Experts suggest we will need 10 times the current rare earth production by 2030 and 25 times by 2050. Considering that it can take 10+ years to get a new mine up and running, additional supply is far over the horizon. In the meanwhile, rising demand without a commensurate rise in supply will translate into higher prices.  

This will be a tailwind for Search Minerals, one of the few companies in North America that can help, in the short run, address this glaring supply problem. Support for this view comes from their recent PEA, which projects an NPV of $2.3 billion, capital cost of $442 million, a pre-tax NPV of 55%, and a payback period of 1.5 years.  

These are impressive numbers by any measure, but consider that they relate only to two of the five deposits at their site in Labrador – Deep Fox and Foxtrot. The other three are in early-stage exploration, but have the potential to greatly increase the size and economics of the project. 
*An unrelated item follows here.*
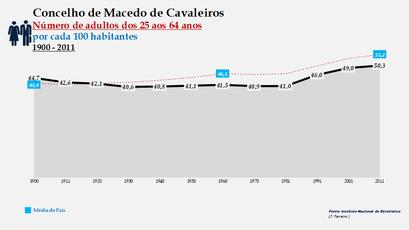Macedo de Cavaleiros -Evolução da percentagem do grupo etário dos 25 aos 64 anos, entre 1900 e 2011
Besides controlling a large resource that could get much bigger, Search also has an important edge with respect to ore processing. To understand why, consider the fact that the US Geological Survey describes rare earths as “relatively abundant in the earth’s crust.” This oxymoron highlights the fact that rare earths aren’t in fact rare, but their deposits are low grade, and they come out of the ground in a tangled geochemical mess of other elements. 

Hence a big part of profitability in the rare earth world depends upon processing ore efficiently and effectively. Search Minerals does this using a patented “Direct Extraction Process” whereby ore goes through a grinding and magnetic circuit to produce concentrate at the mine site. This means less ore goes on to the next step, which is expensive chemical processing via solvent extraction. Less processing means less expense means more profitability. This in part explains the PEA’s reference to a 55% pre-tax NPV and a 1.5 year payback period.  
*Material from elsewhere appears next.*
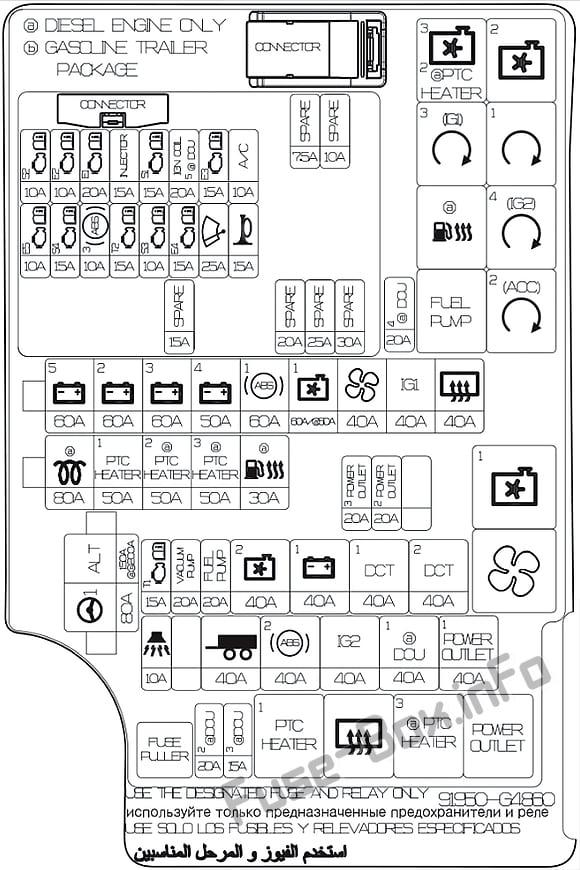 Diagrama de caja de fusibles debajo del capó - Hyundai i30 (2019 (Reino Unido))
Surprisingly for the mining world, Search Minerals is on a very short fuse. Their stated goal is to have a bankable feasibility study in place in 2024, and to begin production in 2025. Rarely do we see mining companies moving this quickly, but Search is located in a mining-friendly area of Newfoundland and has received backing from various branches of the Canadian government. Presumably, this government support will help them navigate the permitting gauntlet.  

For a company with such a compelling story, Search Mineral’s stock appears deeply undervalued. With a market cap of only $37 million, it is trading far below the level implied by a standard rule of thumb in mining, which is that PEA-stage companies should trade at 10-20% of NPV. At the low end, this would suggest Search Minerals stock price should be about 7X higher, at a market cap near $200 million.  

This sort of valuation anomaly is not new in the junior mining world, but in this case, it seems especially pronounced. With several short-term catalysts, a huge deposit, and a big tailwind, Search Minerals seems to have all the ingredients for a potential major upward move in share price.